With the pictures left out, return exactly the lines from the one containing "How far do <box>97,29,137,184</box>: woman's" through the end of the listing below.

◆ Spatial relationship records
==*==
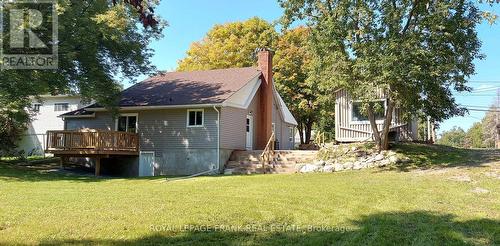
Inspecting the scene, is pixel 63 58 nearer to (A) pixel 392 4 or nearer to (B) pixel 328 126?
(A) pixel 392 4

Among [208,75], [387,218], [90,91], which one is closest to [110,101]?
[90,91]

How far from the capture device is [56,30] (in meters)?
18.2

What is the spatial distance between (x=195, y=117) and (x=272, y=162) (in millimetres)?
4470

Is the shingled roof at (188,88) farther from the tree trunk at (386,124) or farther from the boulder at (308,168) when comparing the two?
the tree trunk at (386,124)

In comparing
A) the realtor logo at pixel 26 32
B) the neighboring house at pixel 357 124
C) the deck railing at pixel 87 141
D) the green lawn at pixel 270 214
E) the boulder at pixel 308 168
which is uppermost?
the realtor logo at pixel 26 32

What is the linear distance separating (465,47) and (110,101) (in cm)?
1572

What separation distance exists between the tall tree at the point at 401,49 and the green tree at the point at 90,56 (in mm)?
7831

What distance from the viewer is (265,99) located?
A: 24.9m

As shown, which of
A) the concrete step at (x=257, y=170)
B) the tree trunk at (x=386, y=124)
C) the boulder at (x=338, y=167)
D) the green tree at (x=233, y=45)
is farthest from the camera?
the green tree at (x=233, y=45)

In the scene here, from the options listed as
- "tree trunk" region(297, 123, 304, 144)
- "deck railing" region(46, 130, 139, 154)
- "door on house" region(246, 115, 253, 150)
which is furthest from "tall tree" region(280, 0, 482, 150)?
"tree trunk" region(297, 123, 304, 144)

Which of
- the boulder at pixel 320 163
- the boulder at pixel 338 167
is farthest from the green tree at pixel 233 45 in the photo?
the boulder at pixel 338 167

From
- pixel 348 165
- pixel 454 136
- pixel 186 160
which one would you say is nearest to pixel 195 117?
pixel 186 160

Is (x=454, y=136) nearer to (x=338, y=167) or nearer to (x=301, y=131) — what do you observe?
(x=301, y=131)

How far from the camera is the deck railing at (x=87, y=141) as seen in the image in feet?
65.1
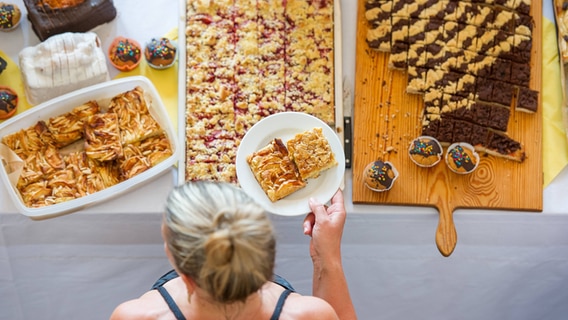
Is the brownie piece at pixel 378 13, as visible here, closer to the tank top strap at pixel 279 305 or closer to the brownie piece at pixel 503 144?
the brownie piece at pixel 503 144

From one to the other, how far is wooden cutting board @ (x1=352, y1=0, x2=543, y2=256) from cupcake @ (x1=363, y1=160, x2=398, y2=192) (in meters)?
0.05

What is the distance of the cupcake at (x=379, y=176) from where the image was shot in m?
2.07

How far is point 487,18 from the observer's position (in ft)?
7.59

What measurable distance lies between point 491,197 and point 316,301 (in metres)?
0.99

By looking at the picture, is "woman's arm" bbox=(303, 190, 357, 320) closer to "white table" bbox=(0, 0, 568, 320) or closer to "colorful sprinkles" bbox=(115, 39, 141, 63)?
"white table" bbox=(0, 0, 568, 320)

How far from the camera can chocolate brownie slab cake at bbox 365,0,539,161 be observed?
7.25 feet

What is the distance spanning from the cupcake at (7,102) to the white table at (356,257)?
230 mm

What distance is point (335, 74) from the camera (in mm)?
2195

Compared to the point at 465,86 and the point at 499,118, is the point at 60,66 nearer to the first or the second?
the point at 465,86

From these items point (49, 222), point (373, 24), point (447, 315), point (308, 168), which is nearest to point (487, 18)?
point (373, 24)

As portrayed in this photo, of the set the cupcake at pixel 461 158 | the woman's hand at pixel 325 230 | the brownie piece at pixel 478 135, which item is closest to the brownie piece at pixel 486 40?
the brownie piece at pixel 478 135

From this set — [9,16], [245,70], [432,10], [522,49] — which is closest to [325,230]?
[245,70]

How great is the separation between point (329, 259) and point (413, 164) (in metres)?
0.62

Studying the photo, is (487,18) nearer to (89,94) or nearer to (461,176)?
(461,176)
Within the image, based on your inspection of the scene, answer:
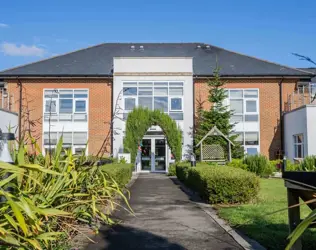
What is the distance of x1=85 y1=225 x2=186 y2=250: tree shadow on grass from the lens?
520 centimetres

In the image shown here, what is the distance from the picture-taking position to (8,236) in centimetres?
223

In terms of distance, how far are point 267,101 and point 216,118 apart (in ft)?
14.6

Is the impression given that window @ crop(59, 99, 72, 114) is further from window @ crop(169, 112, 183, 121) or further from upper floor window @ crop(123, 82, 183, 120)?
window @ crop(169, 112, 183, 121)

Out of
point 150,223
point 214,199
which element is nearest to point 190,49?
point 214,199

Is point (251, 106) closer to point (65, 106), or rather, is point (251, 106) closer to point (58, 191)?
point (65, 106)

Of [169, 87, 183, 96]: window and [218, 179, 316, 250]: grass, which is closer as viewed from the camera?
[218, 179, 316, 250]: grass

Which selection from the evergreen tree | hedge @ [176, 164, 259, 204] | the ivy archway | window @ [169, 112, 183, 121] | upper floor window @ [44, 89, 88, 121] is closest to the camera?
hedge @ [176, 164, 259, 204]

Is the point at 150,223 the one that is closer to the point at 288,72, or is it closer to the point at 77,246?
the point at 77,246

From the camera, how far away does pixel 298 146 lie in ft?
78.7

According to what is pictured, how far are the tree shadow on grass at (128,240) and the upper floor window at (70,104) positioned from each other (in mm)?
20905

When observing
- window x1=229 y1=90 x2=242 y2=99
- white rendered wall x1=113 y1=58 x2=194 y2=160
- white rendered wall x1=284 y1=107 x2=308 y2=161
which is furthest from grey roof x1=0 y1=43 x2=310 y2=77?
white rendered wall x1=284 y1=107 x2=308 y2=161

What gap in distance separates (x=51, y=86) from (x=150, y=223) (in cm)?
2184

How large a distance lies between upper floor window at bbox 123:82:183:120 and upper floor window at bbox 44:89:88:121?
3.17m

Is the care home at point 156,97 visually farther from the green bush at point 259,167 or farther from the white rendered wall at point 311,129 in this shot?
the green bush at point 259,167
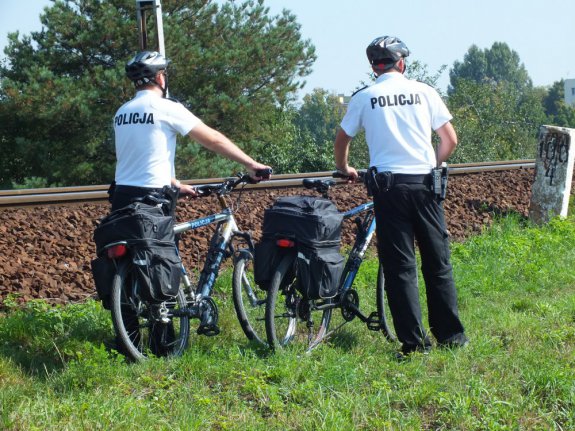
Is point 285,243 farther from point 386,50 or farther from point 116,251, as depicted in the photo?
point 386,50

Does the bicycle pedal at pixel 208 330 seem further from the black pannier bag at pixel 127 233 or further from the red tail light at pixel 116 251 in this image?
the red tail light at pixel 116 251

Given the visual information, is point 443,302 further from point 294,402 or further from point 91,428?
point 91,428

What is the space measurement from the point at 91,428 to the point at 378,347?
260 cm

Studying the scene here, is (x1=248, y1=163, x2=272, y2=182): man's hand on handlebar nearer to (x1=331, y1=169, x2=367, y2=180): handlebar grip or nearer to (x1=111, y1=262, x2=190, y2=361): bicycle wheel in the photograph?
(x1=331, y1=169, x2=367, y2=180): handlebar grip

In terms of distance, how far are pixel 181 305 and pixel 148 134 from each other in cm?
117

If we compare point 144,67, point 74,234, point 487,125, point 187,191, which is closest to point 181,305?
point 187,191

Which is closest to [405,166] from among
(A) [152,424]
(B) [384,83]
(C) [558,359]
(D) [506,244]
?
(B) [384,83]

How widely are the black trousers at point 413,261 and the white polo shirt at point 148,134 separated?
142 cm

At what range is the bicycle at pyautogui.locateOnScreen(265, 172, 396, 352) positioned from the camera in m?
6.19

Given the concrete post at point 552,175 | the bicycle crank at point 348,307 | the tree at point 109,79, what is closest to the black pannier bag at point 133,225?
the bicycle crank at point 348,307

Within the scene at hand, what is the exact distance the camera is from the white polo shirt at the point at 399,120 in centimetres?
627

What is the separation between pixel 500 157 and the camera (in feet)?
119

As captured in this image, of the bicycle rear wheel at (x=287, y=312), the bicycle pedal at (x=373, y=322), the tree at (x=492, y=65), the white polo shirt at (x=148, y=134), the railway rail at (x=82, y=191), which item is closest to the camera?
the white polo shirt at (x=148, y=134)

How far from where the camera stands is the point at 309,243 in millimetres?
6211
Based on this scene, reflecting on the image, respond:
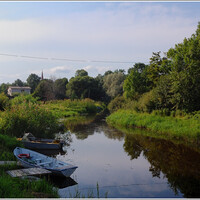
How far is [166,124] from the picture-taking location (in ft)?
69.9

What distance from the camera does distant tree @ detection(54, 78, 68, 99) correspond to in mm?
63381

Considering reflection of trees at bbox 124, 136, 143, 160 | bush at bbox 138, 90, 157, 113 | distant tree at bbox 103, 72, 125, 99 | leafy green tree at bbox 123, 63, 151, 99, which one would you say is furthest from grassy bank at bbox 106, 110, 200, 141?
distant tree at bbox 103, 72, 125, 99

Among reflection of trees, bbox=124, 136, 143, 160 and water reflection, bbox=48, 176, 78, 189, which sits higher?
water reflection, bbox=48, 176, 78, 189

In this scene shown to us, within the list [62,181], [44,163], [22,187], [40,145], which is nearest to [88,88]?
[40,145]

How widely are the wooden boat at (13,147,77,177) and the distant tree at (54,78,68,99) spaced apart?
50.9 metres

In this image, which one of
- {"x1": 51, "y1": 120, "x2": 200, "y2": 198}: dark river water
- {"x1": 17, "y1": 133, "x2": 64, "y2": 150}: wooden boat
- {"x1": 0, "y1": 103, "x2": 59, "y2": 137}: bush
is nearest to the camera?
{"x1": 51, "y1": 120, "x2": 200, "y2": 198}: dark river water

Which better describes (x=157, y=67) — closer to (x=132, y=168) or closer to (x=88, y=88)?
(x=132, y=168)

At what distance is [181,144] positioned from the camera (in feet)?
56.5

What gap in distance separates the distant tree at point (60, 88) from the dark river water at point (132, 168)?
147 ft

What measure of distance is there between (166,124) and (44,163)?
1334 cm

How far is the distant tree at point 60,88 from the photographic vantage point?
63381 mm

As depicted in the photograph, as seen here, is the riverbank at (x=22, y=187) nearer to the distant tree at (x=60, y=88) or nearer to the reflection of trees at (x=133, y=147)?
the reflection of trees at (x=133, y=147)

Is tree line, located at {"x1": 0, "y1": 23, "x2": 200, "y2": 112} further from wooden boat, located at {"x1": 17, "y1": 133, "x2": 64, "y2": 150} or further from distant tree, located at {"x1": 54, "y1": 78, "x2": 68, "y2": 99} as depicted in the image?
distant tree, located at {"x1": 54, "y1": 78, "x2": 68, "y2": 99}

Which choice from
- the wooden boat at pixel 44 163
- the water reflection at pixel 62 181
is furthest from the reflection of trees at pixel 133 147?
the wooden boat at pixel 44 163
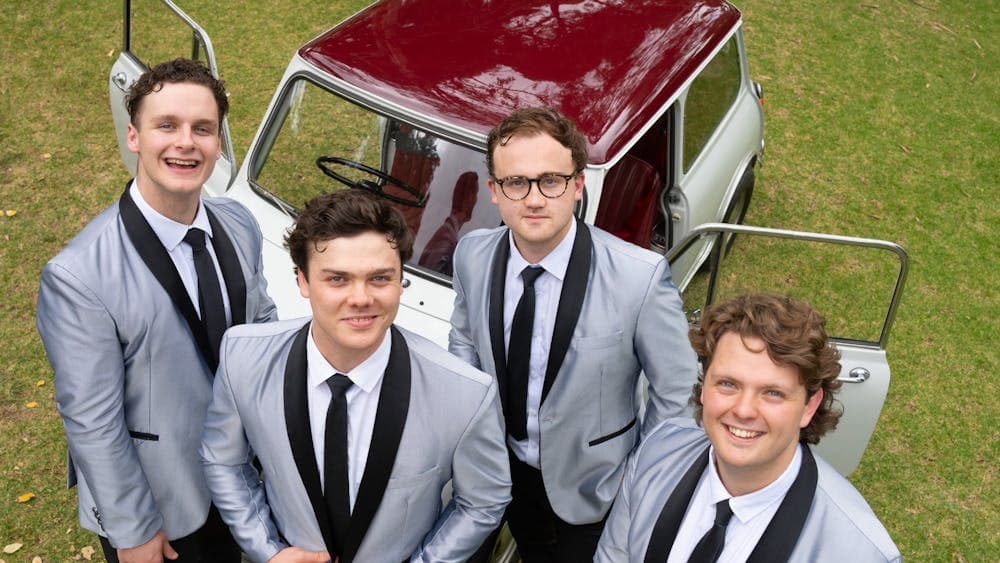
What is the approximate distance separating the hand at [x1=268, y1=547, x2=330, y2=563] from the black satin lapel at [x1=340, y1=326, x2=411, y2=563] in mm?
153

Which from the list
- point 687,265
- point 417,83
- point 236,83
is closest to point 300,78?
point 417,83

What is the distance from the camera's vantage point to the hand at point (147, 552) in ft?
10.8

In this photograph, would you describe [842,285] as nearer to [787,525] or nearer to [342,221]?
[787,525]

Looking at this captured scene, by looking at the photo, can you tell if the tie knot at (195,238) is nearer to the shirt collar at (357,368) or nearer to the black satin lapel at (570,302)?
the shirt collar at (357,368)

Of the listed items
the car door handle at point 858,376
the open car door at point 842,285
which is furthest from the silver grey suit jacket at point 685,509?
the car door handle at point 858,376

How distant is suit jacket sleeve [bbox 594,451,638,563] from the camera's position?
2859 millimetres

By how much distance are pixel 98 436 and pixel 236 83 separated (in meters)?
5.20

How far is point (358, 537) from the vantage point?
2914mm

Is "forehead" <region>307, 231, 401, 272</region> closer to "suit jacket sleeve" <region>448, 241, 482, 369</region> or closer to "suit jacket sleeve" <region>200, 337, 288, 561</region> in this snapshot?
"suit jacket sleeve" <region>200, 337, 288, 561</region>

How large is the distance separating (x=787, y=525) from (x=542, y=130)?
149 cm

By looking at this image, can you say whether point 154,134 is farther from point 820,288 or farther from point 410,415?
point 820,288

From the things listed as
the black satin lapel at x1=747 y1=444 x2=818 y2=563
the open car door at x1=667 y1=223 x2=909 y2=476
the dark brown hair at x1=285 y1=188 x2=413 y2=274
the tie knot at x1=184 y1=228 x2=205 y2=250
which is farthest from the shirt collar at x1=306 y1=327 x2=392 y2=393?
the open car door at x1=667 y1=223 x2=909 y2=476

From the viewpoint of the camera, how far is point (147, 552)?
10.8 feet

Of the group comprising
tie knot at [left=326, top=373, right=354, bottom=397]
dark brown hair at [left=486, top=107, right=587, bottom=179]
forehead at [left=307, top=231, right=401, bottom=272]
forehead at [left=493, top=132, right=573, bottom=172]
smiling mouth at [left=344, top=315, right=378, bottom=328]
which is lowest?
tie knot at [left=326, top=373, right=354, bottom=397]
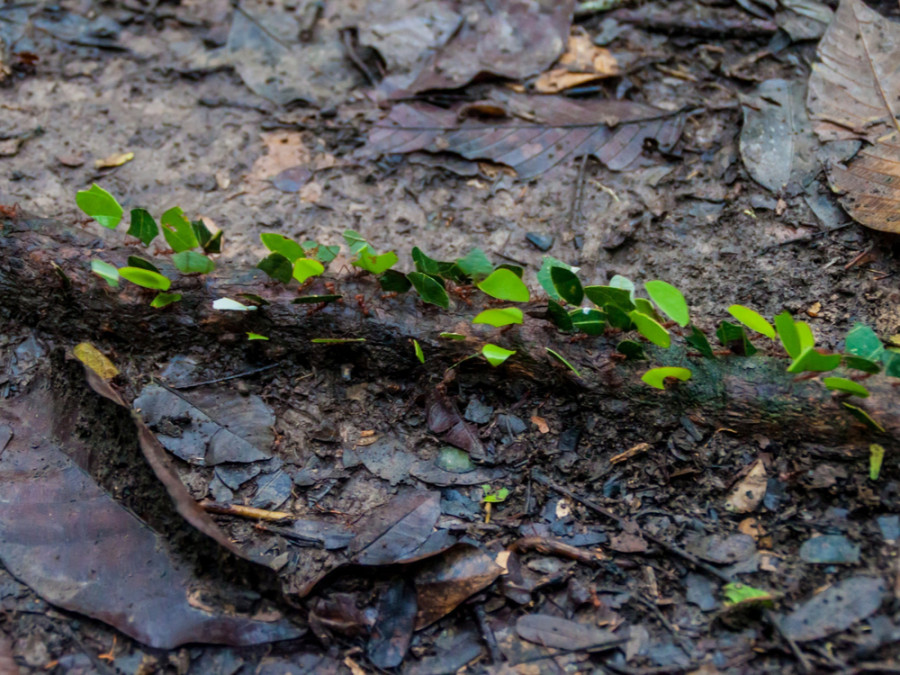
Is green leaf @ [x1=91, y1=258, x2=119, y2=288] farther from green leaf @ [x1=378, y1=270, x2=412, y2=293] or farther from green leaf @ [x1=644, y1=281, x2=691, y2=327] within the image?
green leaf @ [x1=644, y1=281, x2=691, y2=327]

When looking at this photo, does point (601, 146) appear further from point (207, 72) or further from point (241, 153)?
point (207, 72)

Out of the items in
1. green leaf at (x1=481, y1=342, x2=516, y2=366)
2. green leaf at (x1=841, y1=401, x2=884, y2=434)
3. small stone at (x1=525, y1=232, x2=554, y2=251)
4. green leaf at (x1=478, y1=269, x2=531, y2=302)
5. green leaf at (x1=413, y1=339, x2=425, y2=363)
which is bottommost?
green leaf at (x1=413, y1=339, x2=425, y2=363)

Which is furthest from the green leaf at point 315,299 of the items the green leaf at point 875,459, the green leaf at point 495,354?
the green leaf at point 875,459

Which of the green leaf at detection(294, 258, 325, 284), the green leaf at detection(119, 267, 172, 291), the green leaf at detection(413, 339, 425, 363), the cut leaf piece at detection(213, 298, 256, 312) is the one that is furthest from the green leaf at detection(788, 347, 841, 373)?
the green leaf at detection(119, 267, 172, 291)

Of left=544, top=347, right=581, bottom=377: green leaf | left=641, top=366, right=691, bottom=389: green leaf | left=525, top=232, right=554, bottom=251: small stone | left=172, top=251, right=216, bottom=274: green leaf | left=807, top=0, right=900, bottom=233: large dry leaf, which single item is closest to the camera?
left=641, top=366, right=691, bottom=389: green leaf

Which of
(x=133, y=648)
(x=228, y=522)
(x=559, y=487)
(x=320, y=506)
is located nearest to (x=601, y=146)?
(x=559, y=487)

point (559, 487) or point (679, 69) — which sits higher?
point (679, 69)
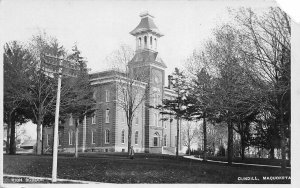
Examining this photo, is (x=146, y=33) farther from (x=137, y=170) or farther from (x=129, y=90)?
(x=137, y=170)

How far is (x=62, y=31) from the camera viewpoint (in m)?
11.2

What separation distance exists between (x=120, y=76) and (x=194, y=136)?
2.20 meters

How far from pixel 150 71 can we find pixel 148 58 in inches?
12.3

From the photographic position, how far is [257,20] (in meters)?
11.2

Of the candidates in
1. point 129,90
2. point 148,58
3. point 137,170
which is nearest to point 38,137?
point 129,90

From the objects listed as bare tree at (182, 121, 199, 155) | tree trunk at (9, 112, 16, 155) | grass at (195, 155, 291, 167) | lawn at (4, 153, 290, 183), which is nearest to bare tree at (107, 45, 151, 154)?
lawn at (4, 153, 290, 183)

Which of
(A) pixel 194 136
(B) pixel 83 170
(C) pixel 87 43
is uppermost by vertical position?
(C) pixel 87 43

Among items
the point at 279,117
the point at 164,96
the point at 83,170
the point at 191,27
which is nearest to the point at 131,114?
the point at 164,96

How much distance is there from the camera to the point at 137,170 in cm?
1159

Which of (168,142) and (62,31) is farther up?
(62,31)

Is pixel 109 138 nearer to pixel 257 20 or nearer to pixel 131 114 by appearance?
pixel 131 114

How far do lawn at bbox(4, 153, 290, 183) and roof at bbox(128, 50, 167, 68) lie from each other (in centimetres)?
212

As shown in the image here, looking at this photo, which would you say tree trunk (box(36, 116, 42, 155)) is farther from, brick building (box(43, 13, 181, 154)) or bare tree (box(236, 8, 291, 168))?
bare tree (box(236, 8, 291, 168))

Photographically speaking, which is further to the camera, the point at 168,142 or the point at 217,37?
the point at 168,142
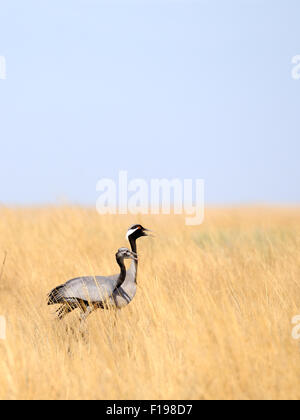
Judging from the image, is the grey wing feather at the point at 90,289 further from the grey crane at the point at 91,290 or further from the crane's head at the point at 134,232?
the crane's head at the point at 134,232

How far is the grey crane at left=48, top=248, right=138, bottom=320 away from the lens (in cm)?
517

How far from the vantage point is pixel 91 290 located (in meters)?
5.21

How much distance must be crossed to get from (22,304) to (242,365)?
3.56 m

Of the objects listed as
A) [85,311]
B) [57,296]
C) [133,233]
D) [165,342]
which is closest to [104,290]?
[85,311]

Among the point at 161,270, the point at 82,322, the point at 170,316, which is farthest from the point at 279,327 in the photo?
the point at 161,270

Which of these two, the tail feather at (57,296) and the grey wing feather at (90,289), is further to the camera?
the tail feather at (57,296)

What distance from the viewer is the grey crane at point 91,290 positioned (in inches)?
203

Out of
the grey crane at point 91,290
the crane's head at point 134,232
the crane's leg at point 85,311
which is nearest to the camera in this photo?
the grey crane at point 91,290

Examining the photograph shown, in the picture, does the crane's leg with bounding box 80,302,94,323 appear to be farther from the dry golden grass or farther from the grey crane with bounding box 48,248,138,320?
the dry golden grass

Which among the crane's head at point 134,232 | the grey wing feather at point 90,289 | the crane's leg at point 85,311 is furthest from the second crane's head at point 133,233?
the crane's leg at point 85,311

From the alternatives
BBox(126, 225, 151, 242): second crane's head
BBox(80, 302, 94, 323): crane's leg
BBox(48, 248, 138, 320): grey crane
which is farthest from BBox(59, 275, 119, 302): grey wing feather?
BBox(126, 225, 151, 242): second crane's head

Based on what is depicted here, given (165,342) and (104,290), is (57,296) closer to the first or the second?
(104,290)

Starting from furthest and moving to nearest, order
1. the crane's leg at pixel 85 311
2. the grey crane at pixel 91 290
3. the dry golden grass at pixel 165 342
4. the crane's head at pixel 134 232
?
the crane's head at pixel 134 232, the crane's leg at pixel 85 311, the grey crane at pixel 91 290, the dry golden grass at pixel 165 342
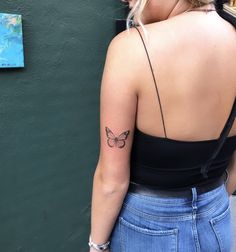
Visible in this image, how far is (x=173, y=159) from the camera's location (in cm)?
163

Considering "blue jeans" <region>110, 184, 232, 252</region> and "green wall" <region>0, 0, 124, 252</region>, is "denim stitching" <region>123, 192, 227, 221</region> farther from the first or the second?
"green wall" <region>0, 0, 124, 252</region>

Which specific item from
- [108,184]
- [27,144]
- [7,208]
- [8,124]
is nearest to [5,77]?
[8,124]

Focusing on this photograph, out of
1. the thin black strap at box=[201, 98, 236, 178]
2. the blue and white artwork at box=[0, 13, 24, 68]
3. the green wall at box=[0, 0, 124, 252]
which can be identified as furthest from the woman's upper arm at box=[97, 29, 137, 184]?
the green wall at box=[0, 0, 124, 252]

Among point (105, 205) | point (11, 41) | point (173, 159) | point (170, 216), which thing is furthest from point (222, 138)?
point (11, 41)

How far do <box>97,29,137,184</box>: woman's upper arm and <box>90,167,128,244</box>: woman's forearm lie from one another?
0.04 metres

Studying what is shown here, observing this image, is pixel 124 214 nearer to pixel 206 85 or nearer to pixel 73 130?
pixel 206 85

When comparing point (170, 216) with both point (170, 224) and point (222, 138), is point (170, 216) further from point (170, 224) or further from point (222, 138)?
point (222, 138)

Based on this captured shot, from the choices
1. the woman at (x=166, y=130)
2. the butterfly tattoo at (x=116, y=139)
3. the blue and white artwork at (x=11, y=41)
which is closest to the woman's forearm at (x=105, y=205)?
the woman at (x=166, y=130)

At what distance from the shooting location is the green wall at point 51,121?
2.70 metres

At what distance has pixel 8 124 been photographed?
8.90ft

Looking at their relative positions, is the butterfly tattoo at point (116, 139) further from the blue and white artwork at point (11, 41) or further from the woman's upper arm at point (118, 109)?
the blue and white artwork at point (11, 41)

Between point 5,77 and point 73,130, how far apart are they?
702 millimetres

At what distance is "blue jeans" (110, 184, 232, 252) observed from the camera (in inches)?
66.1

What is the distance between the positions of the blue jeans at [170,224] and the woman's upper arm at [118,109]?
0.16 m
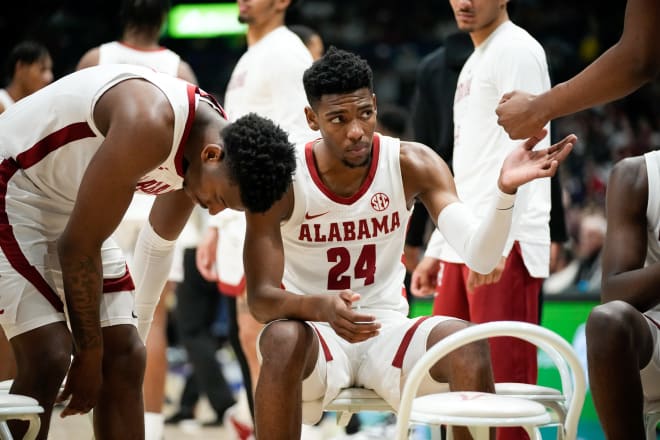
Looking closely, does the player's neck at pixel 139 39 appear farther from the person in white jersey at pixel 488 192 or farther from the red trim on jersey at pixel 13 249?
==*==
◆ EXPECTED ANSWER
How far do <box>97,29,137,184</box>: woman's upper arm and <box>90,167,128,244</box>: woman's forearm lie from one another?
0.04 metres

Studying what is shown here, observing this image, is pixel 124 214 nearer to pixel 206 85 or nearer to pixel 73 130?
pixel 206 85

When comparing point (170, 216) with both point (170, 224) and point (222, 138), is point (170, 216) further from point (170, 224) or further from point (222, 138)?
point (222, 138)

Based on this captured shot, from the choices
1. the woman at (x=166, y=130)
2. the butterfly tattoo at (x=116, y=139)
3. the blue and white artwork at (x=11, y=41)
which is closest to the woman's forearm at (x=105, y=205)?
the woman at (x=166, y=130)

At what distance from the shooting location is the green wall at point 51,121?
2.70 metres

At what distance has pixel 8 124 been photographed?
8.90ft

Looking at their relative positions, is the butterfly tattoo at point (116, 139) further from the blue and white artwork at point (11, 41) or further from the woman's upper arm at point (118, 109)?
the blue and white artwork at point (11, 41)

Between point 5,77 and point 73,130, how far apart are they?
702 millimetres

At what distance is "blue jeans" (110, 184, 232, 252) observed from the camera (in inches)?
66.1

What is the distance between the positions of the blue jeans at [170,224] and the woman's upper arm at [118,109]?
0.16 m
Looking closely, does the player's neck at pixel 139 39 appear farther from the person in white jersey at pixel 488 192 or farther from the red trim on jersey at pixel 13 249?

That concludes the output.